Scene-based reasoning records
◆ ◆ ◆ ◆ ◆ ◆ ◆

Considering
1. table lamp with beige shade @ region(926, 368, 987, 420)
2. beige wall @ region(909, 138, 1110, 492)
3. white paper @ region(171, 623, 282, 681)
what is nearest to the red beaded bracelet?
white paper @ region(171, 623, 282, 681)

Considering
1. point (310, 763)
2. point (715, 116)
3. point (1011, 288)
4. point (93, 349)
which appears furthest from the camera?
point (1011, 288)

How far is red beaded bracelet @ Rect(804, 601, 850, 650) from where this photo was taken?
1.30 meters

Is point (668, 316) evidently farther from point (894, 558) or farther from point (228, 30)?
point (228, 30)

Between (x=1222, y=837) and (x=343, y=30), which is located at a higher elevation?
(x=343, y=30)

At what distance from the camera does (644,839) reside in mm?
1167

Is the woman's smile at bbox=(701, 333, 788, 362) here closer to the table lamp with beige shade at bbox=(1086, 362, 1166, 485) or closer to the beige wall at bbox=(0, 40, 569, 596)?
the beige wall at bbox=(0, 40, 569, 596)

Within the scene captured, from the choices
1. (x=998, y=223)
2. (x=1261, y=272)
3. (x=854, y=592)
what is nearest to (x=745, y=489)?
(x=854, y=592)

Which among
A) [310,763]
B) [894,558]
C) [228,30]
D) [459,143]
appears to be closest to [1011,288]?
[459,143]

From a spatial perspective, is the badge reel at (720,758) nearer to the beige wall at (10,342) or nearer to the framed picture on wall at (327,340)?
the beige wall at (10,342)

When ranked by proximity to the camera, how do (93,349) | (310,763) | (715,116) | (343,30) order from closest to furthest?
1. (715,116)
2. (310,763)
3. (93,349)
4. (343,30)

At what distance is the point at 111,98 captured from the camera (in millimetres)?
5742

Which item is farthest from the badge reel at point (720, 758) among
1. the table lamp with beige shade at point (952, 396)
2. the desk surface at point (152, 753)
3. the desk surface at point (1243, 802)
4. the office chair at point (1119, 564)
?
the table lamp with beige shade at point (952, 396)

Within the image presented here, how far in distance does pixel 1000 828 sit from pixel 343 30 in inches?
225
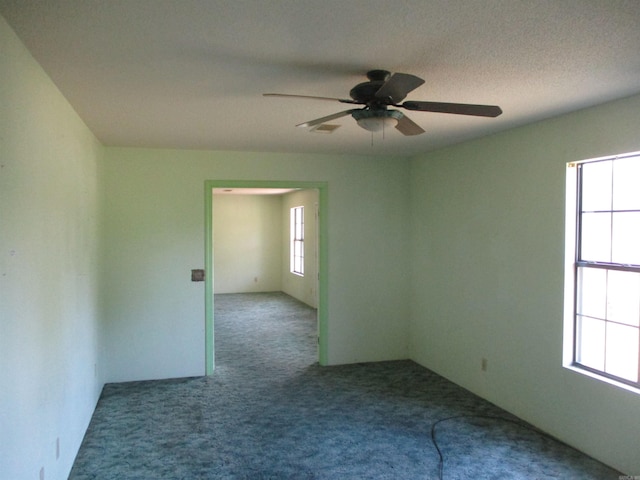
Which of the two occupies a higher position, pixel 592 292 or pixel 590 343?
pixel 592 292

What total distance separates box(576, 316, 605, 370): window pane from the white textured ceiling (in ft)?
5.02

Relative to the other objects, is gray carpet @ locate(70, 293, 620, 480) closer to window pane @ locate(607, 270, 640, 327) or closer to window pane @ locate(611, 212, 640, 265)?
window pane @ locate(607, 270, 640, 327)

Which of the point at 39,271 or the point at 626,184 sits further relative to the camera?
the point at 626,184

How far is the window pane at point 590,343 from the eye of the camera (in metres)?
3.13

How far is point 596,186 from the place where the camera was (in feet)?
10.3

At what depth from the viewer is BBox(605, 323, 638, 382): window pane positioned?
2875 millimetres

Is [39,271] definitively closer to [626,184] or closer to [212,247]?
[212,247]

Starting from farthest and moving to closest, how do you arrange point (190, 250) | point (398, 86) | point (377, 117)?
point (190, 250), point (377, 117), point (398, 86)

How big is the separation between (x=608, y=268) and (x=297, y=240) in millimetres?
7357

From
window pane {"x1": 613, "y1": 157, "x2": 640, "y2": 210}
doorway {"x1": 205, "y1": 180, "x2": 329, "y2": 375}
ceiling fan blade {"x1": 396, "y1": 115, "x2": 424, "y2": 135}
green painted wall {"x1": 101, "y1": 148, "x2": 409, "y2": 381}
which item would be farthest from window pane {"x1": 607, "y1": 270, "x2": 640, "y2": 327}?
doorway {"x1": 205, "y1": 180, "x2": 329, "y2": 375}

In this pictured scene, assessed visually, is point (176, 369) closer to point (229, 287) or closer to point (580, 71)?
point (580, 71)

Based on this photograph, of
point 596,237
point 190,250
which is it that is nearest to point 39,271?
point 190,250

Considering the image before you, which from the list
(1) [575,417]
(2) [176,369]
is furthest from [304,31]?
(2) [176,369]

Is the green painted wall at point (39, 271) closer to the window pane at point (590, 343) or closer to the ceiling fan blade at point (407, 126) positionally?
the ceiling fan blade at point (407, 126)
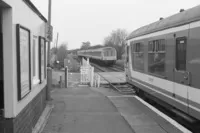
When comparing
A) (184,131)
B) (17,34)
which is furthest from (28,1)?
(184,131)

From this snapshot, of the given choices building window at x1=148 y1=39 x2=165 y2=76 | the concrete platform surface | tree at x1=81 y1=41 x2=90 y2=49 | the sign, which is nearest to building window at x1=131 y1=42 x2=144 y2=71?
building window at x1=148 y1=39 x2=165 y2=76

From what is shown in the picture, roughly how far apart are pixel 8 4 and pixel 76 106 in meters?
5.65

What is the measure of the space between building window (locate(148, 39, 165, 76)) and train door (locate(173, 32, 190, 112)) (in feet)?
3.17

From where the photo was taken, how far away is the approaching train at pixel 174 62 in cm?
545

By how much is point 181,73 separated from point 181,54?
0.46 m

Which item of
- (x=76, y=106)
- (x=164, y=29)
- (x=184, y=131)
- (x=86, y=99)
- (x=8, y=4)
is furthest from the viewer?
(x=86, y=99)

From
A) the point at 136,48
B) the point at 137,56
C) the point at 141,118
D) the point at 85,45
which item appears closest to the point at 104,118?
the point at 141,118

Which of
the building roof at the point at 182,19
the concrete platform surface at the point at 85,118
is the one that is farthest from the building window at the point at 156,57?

◆ ◆ ◆ ◆ ◆ ◆ ◆

[YOUR TASK] Lay out every line of the records above as a JSON list of strings, one string per line, with blank lines skipped. Leave the pictures out of your answer.

[EXERCISE ANSWER]
[
  "Considering",
  "1. table lamp with beige shade @ region(926, 368, 987, 420)",
  "2. beige wall @ region(909, 138, 1110, 492)",
  "3. white paper @ region(171, 623, 282, 681)",
  "what is nearest to the red beaded bracelet?",
  "white paper @ region(171, 623, 282, 681)",
  "Considering",
  "1. point (310, 763)",
  "2. point (715, 116)",
  "3. point (1011, 288)",
  "4. point (93, 349)",
  "which appears furthest from the camera?",
  "point (1011, 288)",
  "How far is red beaded bracelet @ Rect(804, 601, 850, 650) from where this photo was taken?",
  "1.30 meters",
  "Is point (668, 316) evidently farther from point (894, 558) or farther from point (228, 30)?",
  "point (228, 30)",
  "Between (x=1222, y=837) and (x=343, y=30), which is located at a higher elevation?",
  "(x=343, y=30)",
  "At what distance from the camera does (644,839) reside in mm?",
  "1167",
  "Is the woman's smile at bbox=(701, 333, 788, 362) here closer to the table lamp with beige shade at bbox=(1086, 362, 1166, 485) or closer to the beige wall at bbox=(0, 40, 569, 596)?",
  "the beige wall at bbox=(0, 40, 569, 596)",
  "Within the scene captured, from the choices",
  "1. (x=998, y=223)",
  "2. (x=1261, y=272)",
  "3. (x=854, y=592)",
  "what is nearest to (x=745, y=489)?",
  "(x=854, y=592)",
  "Which among",
  "A) [310,763]",
  "B) [894,558]",
  "C) [228,30]",
  "D) [459,143]",
  "appears to be closest to [1011,288]?",
  "[459,143]",
  "From a spatial perspective, is the badge reel at (720,758) nearer to the beige wall at (10,342) or nearer to the framed picture on wall at (327,340)?",
  "the beige wall at (10,342)",
  "When ranked by proximity to the camera, how do (93,349) | (310,763) | (715,116) | (343,30) order from closest to furthest?",
  "1. (715,116)",
  "2. (310,763)",
  "3. (93,349)",
  "4. (343,30)",
  "At what distance is the point at 111,98 captured from the camera (in millimetres)?",
  "5742",
  "Which item is farthest from the badge reel at point (720, 758) among",
  "1. the table lamp with beige shade at point (952, 396)",
  "2. the desk surface at point (152, 753)",
  "3. the desk surface at point (1243, 802)",
  "4. the office chair at point (1119, 564)",
  "?",
  "the table lamp with beige shade at point (952, 396)",
  "Within the image presented here, how far in distance does pixel 1000 828 sit from pixel 343 30 in inches?",
  "225",
  "Which of the two occupies a higher position, pixel 592 292 or pixel 590 343?",
  "pixel 592 292",
  "What total distance separates box(576, 316, 605, 370): window pane from the white textured ceiling (in ft)?",
  "5.02",
  "Relative to the other objects, is gray carpet @ locate(70, 293, 620, 480) closer to window pane @ locate(607, 270, 640, 327) or closer to window pane @ locate(611, 212, 640, 265)?",
  "window pane @ locate(607, 270, 640, 327)",
  "Which of the point at 39,271 or the point at 626,184 sits further relative to the camera?",
  "the point at 626,184",
  "How far is the window pane at point 590,343 from the eye of the camera (in metres)?",
  "3.13",
  "How far is point 596,186 from the place where the camera was (in feet)?",
  "10.3",
  "At what depth from the viewer is BBox(605, 323, 638, 382): window pane positioned?",
  "2875 millimetres",
  "Is [39,271] definitively closer to [626,184] or closer to [212,247]?",
  "[212,247]",
  "Starting from farthest and moving to closest, how do you arrange point (190, 250) | point (398, 86) | point (377, 117)?",
  "point (190, 250), point (377, 117), point (398, 86)",
  "How big is the separation between (x=608, y=268) and (x=297, y=240) in millimetres?",
  "7357",
  "From",
  "window pane {\"x1\": 613, \"y1\": 157, \"x2\": 640, \"y2\": 210}",
  "doorway {\"x1\": 205, \"y1\": 180, \"x2\": 329, \"y2\": 375}",
  "ceiling fan blade {\"x1\": 396, \"y1\": 115, \"x2\": 424, \"y2\": 135}",
  "green painted wall {\"x1\": 101, \"y1\": 148, \"x2\": 409, \"y2\": 381}",
  "which item would be farthest from window pane {\"x1\": 607, \"y1\": 270, \"x2\": 640, \"y2\": 327}?",
  "doorway {\"x1\": 205, \"y1\": 180, \"x2\": 329, \"y2\": 375}",
  "In this pictured scene, assessed visually, is point (176, 369) closer to point (229, 287) or closer to point (580, 71)?",
  "point (580, 71)",
  "Based on this photograph, of",
  "point 596,237",
  "point 190,250",
  "which is it that is nearest to point 39,271?",
  "point 190,250",
  "Considering the image before you, which from the list",
  "(1) [575,417]",
  "(2) [176,369]",
  "is furthest from [304,31]?",
  "(2) [176,369]",
  "Is the green painted wall at point (39, 271) closer to the window pane at point (590, 343) or closer to the ceiling fan blade at point (407, 126) positionally?",
  "the ceiling fan blade at point (407, 126)",
  "When comparing",
  "A) (184,131)",
  "B) (17,34)",
  "which is furthest from (28,1)?",
  "(184,131)",
  "From this snapshot, of the given choices building window at x1=148 y1=39 x2=165 y2=76 | the concrete platform surface | tree at x1=81 y1=41 x2=90 y2=49 | the sign, which is nearest to building window at x1=131 y1=42 x2=144 y2=71?",
  "building window at x1=148 y1=39 x2=165 y2=76",
  "From what is shown in the picture, roughly how far apart are pixel 8 4 and pixel 76 106 in meters?",
  "5.65",
  "What is the measure of the space between building window (locate(148, 39, 165, 76)) and train door (locate(173, 32, 190, 112)) (in feet)?",
  "3.17",
  "From where the photo was taken, how far away is the approaching train at pixel 174 62 in cm?",
  "545",
  "By how much is point 181,73 separated from point 181,54?",
  "0.46 m",
  "Which item of",
  "- (x=76, y=106)",
  "- (x=164, y=29)",
  "- (x=184, y=131)",
  "- (x=86, y=99)",
  "- (x=8, y=4)",
  "is furthest from the viewer?",
  "(x=86, y=99)",
  "From",
  "A) the point at 136,48",
  "B) the point at 137,56",
  "C) the point at 141,118",
  "D) the point at 85,45",
  "which item appears closest to the point at 104,118?",
  "the point at 141,118",
  "Which of",
  "the building roof at the point at 182,19",
  "the concrete platform surface at the point at 85,118",
  "is the one that is farthest from the building window at the point at 156,57?"
]